Ouais, je ne sais pas quoi dire. J'ai un nouveau travail ! J'étais très fatiguée tout le temps et ma muse pour le Klaroline était complètement partie. J'espère la faire revenir !

S'il vous plaît soyez indulgents avec ce chapitre. Je me sens rouillée.

- J'en ai fait un autre, bougonna Caroline en entrant dans la cuisine où Katherine était assise à lire le journal.

- Oh, ma pauvre, dit Katherine en reposant le journal. De scandaleux rêves érotiques à propos d'un Anglais sexy ? L'horreur.

- Stupide Klaus, stupide accent, marmonna Caroline.

Kat sourit. Caroline avait commencé à blâmer Klaus pour ces rêves.

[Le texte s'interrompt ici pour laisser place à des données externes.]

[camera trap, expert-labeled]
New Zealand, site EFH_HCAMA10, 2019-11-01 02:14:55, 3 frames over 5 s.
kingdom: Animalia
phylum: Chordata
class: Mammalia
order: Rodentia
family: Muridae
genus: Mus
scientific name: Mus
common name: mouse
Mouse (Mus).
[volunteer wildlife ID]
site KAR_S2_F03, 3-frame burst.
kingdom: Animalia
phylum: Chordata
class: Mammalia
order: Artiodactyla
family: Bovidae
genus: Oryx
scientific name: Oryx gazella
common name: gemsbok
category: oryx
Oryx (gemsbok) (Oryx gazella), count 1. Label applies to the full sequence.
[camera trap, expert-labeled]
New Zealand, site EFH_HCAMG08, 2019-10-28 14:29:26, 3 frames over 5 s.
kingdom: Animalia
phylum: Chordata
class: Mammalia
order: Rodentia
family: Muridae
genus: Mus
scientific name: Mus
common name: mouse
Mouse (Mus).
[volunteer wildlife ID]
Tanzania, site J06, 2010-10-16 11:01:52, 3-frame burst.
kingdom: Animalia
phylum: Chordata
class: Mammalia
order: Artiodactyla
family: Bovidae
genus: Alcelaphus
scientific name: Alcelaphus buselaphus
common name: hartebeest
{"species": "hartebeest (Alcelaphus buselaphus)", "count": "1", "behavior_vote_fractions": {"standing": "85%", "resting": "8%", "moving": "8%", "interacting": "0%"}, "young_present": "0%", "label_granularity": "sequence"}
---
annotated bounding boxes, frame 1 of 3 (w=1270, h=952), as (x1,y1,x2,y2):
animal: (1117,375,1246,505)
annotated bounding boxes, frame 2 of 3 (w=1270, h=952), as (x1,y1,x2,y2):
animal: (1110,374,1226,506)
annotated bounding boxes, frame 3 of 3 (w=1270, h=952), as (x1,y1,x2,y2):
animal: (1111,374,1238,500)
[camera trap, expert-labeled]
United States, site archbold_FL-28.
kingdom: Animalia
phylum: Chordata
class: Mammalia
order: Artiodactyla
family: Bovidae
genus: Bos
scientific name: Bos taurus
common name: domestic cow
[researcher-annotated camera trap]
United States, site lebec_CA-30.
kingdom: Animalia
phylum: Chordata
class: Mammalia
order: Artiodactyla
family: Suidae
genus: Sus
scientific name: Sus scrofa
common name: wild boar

- Oui, peut-être qu'il est secrètement une créature surnaturelle qui peut te faire rêver de ce dont il a envie, fit Katherine, et Caroline la fusilla du regard. Comment tu vas ?

- Je n'avais jamais vraiment rompu avec quelqu'un avant, répondit Caroline en prenant la tasse de café que Kat lui tendait. Ce n'était pas très agréable.

- Eh bien, tu ne le sentais pas avec Jesse, répliqua Katherine en haussant les épaules. Et juste au bon moment pour ton voyage en Angleterre avec Klaus.

- Ce n'est pas pour ça que je l'ai fait, rétorqua Caroline, et Kat leva les yeux au ciel.

- Tu as fait tes bagages ? demanda Kat, décidant de changer de sujet étant donné qu'elle ne tirerait rien de plus de Caroline aujourd'hui.

- Ouais, répondit Caroline. Et toi ?

- Ouais, fit Kat. Elena m'a raconté à quel point Stefan est nerveux de rencontrer mamie.

- Comment va Elena ? demanda Caroline.

- Elle a été mieux, répondit Katherine. Avec un peu de chance, mamie a une sorte de remède bulgare de fertilité.

- Mais le docteur a dit qu'il y avait une chance pour qu'elle tombe enceinte, pas vrai ? fit Caroline.

- Une faible chance, la corrigea Katherine, l'air triste.

- La pauvre, elle a toujours été la plus maternelle de nous en grandissant, songea Caroline.

- C'est vrai, approuva Katherine. Et elle se penche déjà vers l'adoption. Il y a beaucoup d'enfants qui existent déjà et qui ont besoin d'un bon foyer.

- Et Stefan et Elena seraient des parents extraordinaires, remarqua Caroline.

- Ils le seront, approuva Katherine. Comme toi.

- Ça ne marchera pas, je te l'ai déjà dit et je vais le redire. Pas de fête pour tes amis top models pendant que je suis partie. Peu importe à quel point tu seras lèche-cul, je ne changerai pas d'avis, déclara Caroline, voyant clair dans le jeu de son amie.

- Ça valait le coup d'essayer, fit Katherine en haussant les épaules.

- Papa ! cria, ou plutôt hurla Ella.

La petite fille se fraya un chemin à travers la foule en courant vers Klaus tandis que Caroline se dépêchait pour la rattraper. Qui aurait cru que cette enfant pouvait courir aussi vite ?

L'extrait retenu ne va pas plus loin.